Разбитое сердце Матильды Кшесинской | страница 70
Он чуть раздвинул шторы и подождал секунду, а потом отодвинул их и распахнул окно. Мгновение – и перескочил через подоконник на улицу.
Обернулся с выражением напроказившего мальчишки:
– Я хочу твою фотографическую карточку. У тебя есть? Передай мне с Волковым! Увидимся, когда вернусь! Слышишь? Я вернусь!
Маля растерянно кивнула. Почему он вдруг заговорил о карточке? А у нее совершенно нет ничего приличного! Она так ужасно выглядела на своей последней карточке! Ну ничего, она снимется быстро, быстро…
Вдруг воспоминание о только что испытанном блаженстве ударило, как солнце – в глаза. Ощущение счастья было почти невыносимым!
Стук в дверь заставил ее испуганно подскочить.
– Мадемуазель Кшесинская, здесь государь, он ищет наследника, – послышался встревоженный голос Волкова.
Маля торопливо повернула ключ:
– Его здесь нет.
– Его здесь уже нет, – хмыкнул Волков, цепким взглядом окинув ее туалет. – И где он? В окошко выпрыгнул?
Маля кивнула, еле удерживаясь от поистине гомерического смеха.
А Волков не собирался сдерживаться: он расхохотался во весь голос и тоже выскочил в окно, совершенно как Ники.
Побежал было по дорожке, но обернулся:
– Эй, приведите себя в порядок, вы совершенно растерзаны! И вот здесь, вот здесь прикройтесь! – Он ткнул пальцем в шею и исчез за поворотом дорожки.
Маля кинулась к зеркалу, с восторгом и ужасом отыскивая на шее след пламенного поцелуя. Она едва успела застегнуться и завязать ленточки на корсаже, как дверь снова распахнулась.
На пороге стоял государь.
Маля нырнула в реверансе, с ужасом думая о том, что шею так и не прикрыла и алый след виден всякому глазу.
Нет, лучше не подниматься!
Она так и оставалась полусклоненной, чувствуя спиной тяжелый взгляд императора.
– Моего сына здесь нет? – спросил он, и Маля, не разгибаясь, покачала головой.
– Что ж вы тут делали? – спросил он вдруг насмешливо. – Небось вовсю кокетничали?
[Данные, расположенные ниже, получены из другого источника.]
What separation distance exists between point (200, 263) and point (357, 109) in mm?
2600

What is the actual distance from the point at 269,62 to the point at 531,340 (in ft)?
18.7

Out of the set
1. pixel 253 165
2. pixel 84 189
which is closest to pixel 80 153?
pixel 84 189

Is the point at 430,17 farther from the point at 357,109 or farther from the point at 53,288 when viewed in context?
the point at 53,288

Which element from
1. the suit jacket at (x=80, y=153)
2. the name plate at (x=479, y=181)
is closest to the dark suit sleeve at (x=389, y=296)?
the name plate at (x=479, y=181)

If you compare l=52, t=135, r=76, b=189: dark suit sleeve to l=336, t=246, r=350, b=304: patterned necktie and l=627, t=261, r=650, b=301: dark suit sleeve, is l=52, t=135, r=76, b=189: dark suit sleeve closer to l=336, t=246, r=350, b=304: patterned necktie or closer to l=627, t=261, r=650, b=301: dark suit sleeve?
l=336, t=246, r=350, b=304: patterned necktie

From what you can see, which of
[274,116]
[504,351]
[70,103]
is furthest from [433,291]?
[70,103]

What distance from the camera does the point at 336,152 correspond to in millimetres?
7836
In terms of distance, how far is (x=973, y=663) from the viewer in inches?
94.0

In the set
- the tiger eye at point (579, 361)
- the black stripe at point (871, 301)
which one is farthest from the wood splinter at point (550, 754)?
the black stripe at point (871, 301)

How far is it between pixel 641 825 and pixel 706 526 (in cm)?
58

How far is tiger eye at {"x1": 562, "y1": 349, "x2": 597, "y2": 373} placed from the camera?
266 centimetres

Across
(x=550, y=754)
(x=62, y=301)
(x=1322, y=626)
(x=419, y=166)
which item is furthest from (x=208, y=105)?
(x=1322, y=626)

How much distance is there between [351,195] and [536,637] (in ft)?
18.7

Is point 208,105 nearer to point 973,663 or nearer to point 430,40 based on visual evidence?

И хлопнул дверью, уходя, но Маля осмелилась разогнуться, только когда его тяжелые шаги совсем стихли.
Кокетничали! Ах, если бы он только знал!
В те дни всякий желающий мог бы прочесть в дневнике Ники:
«10 июля, вторник: был в театре, ходил на сцену.
17 июля, вторник: Кшесинская 2-я мне положительно очень нравится.
30 июля, понедельник: Разговаривал с маленькой Кшесинской через окно.
31 июля, вторник: После закуски в последний раз заехал в милый Красносельский театр. Простился с Кшесинской.
1 августа, среда: В 12 часов было освящение штандартов. Стояние у театра дразнило воспоминания».